> [Source document]:
It’s a scary time out there, Readers, and I hope that you are all alright and taking good care of yourselves and your family.  As someone with a mother in her 70s with compromised lungs who lives with people in the service industry, it’s kind of terrifying.

Everyday I worry that my brother or his family will bring this virus home and not even be aware of it, but I know my mother is sensible, and I know that she’s washing her hands and using sanitizer, and I know the family is doing everything they can to help keep her safe.

I know that for people in the service industry, this crisis has to be terrifying as well, not just the idea that they might get sick, but that they might lose income from cut shifts, lose their jobs if they get sick and have to self-isolate for two weeks or more, and with those loses comes loss of housing and an inability to pay bills.

So far, our response to this virus has not inspired confidence in either our national safety nets or our healthcare system.  We appear to have no real plan in place to deal with this kind of swiftly migrating illness, and that in and of itself allows the virus to continue to multiply.

> [Records provided]:
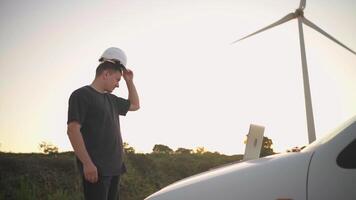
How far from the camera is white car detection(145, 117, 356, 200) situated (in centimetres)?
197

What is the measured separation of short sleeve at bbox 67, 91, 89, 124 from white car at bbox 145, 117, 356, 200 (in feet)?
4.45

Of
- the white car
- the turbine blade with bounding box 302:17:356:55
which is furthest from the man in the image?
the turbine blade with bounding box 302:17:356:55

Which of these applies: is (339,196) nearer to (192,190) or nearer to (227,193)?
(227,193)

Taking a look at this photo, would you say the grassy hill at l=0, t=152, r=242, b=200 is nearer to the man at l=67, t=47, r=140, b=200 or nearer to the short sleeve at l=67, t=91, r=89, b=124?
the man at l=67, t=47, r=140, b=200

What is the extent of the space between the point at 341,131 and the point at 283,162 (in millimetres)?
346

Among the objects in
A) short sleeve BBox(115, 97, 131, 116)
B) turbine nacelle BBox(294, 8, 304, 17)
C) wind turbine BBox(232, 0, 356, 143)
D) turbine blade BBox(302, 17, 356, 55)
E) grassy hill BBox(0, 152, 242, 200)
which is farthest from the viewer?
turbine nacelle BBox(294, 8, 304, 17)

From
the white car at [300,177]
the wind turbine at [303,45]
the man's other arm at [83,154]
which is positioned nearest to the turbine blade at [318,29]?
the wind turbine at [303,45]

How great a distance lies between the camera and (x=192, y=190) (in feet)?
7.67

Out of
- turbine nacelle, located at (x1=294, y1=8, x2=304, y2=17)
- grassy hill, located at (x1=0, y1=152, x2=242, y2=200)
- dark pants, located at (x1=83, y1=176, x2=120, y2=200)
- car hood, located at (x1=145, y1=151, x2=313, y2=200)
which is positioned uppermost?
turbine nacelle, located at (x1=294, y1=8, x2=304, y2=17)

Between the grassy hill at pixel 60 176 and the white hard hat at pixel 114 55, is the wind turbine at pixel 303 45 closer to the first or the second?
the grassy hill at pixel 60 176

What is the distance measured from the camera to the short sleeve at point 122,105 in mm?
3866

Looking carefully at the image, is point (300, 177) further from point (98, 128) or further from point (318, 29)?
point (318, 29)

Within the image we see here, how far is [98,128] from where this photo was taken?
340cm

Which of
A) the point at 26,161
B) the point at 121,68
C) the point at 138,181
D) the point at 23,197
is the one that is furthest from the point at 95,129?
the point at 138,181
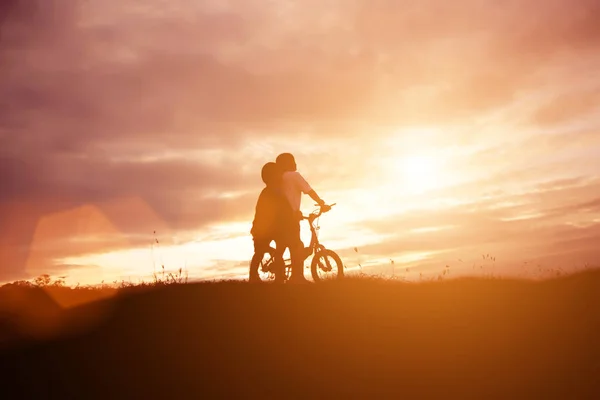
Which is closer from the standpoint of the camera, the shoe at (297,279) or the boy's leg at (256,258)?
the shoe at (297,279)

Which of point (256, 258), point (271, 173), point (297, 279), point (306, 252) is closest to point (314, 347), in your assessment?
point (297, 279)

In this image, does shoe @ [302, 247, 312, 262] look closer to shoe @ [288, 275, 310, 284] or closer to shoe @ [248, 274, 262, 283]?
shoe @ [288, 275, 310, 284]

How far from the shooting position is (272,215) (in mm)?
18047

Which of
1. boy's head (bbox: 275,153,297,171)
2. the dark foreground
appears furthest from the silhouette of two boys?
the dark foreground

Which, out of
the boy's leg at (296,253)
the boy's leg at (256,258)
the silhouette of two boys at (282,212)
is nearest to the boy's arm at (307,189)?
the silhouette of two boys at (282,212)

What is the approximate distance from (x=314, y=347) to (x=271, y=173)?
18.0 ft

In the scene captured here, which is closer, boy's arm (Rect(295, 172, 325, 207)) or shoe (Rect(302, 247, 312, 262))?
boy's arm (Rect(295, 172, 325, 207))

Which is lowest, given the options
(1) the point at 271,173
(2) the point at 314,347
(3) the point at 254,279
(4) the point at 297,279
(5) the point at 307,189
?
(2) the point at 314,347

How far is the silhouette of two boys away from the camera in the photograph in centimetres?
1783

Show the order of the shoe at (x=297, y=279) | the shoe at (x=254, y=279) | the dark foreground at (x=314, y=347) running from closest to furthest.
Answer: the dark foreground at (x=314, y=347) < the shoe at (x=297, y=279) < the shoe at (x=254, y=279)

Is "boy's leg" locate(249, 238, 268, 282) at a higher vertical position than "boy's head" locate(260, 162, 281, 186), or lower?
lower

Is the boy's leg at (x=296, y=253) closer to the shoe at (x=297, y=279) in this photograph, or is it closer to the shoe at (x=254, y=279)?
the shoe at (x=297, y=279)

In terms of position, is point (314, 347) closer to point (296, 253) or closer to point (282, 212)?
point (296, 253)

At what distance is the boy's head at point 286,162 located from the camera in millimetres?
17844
==
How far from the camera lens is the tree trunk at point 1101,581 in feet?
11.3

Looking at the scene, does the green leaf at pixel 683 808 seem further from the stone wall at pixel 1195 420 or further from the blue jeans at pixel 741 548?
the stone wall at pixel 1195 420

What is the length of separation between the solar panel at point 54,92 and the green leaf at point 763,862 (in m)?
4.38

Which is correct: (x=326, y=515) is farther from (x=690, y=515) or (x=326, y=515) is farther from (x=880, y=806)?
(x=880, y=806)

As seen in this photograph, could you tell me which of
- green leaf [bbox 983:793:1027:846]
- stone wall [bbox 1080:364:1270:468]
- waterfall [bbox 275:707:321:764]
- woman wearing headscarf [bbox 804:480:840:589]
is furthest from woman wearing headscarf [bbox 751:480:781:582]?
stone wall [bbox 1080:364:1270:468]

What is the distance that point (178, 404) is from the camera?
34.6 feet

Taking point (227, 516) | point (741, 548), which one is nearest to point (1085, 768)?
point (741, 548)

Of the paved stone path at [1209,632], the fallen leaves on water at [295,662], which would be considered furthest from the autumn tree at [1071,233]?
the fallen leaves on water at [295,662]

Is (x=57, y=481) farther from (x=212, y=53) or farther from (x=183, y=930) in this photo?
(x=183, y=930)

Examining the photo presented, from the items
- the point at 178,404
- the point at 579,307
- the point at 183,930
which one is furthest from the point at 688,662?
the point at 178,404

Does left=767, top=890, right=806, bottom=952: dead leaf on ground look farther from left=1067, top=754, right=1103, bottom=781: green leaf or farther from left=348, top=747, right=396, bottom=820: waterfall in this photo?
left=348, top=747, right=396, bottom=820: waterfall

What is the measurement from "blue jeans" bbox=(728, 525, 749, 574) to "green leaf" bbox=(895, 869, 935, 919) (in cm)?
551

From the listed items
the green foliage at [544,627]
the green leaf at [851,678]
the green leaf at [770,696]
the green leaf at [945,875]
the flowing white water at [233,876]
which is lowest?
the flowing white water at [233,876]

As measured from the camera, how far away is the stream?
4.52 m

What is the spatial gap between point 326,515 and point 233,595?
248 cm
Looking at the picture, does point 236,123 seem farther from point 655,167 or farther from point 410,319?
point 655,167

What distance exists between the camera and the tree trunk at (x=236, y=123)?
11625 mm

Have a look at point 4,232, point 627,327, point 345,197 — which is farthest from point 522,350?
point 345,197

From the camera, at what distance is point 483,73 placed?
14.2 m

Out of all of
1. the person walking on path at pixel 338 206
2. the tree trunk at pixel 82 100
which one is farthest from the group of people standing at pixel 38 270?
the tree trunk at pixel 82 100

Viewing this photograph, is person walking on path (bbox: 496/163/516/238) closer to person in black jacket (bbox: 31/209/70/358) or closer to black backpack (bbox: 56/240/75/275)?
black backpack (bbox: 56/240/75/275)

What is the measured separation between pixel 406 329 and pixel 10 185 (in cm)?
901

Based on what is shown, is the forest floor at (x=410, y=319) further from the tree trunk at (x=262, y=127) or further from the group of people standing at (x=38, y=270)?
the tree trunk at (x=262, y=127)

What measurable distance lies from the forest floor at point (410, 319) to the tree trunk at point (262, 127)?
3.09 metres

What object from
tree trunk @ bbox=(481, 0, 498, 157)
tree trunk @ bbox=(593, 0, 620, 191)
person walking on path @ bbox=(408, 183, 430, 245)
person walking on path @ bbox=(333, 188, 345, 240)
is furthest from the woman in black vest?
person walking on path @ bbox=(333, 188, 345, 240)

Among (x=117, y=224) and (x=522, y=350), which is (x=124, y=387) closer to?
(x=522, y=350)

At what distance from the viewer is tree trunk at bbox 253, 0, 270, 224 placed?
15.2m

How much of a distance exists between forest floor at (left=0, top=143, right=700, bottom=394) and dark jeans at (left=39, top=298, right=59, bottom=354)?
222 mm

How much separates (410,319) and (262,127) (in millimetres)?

> [What you will do]:
1) Can you sum up the blog post about the virus in two sentences?
2) Will you pick up the blog post about the virus after its last sentence and keep writing it?

> [Answers to the exercises]:
1) The writer fears that relatives working in the service industry could unknowingly bring the virus home to a mother in her 70s with compromised lungs, though the writer trusts that she and the family are taking precautions. Service workers also risk losing income, jobs and housing, and the national response so far has inspired little confidence and appears to lack a real plan, which lets the virus keep multiplying.

2)
We need to protect our most vulnerable.  We need to demand national sick leave from all employers.  And if you can, stay home. Keep your kids home.  Find fun things to do as a family.

Even my employment search is being impacted.  What would have been an in-person interview next week is now a Skype interview.  Most of the companies that I am mid-interview process with are on mandatory work from home orders.  I guess that means I don’t have to worry about appearing rude if I don’t shake hands.

I’ve never been a germaphobe before, but I’m starting to see the wisdom in keeping my hands to myself.  I hope you are all taking care of yourselves too, and wish a thousand acts of kindness for you all.

I’m off to make more coffee, and find out what my cats just knocked off a table in the living room.